I pull into my driveway and turn off the car. I stare out my window. The engine still roars without exhaustion or feeling. The cold creeps in through the cracks of the windows and plastic. It seeps in like a poison and I shiver. I stare out my window looking blankly at the house I live in. The bricks are still bright red after all these years. I wonder what time it is now, I wonder how much time actually matters. I ponder for awhile. My mind flows in and out of wild subjects like my soul, God, pure love, hate, and blind rage, school work, my boss, my family, music I long to make, people I long to see, feelings I long to have. I love inspiration. I love when it flows through me as if it were apart of my energy and personal DNA make up. All in day, I silently shut off my car and clumsy get out of the car. I drop my keys a light falls out of my pocket in a swift motion of stepping up the porch I open the door with my body and force to realize quickly the door is locked. Crap.... I grab my keys from my pockets, my phone falls out of my jacket. This is it. That is me. I am living. I am here. I am not lost. I claim to be in survival mode and that it's great because then I don't have to deal with life... lets be realistic. I want to live. I do. Slap me around a little, I like it I swear, maybe then I can get out of this daze. This smokes screen in front of my eyes. As I finally get my key in the lock I step into the warmness of my house and my mind turns off for the day.
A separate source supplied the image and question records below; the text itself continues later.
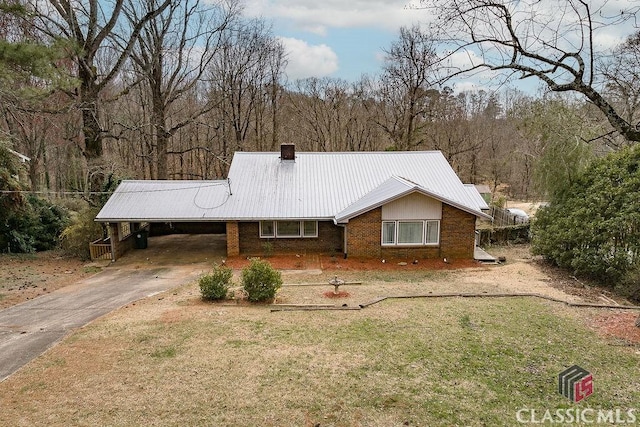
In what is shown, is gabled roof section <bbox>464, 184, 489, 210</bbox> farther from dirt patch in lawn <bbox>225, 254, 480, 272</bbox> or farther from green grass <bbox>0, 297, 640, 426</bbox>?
green grass <bbox>0, 297, 640, 426</bbox>

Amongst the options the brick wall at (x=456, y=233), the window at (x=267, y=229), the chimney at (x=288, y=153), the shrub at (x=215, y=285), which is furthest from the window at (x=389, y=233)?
the shrub at (x=215, y=285)

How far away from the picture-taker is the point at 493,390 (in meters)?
6.82

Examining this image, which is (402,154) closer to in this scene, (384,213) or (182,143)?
(384,213)

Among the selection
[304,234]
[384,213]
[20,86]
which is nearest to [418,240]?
[384,213]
As you can tell this is not like any other blog I have had before.... This may depress you, impress you, inspire, cry, laugh at, laugh with, hate, outrage, love, or whatever. But instead of the small talk bs you have gotten from me before you will see a different turn hopefully. Something more full bodied, I am to exhausted to have a wall, for now it's coming down. My true feelings are spilling out so much that soon I fear I will be empty.

Views: 3

Comment by Dominique Cleopatra on January 31, 2010 at 4:31pm
Love that song "Ain't no rest for the wicked"! I enjoyed reading your blog, you are definitely a Writer. Save your blogs and your thoughts. I think you just may have a memoir--or who knows what-- inside of you.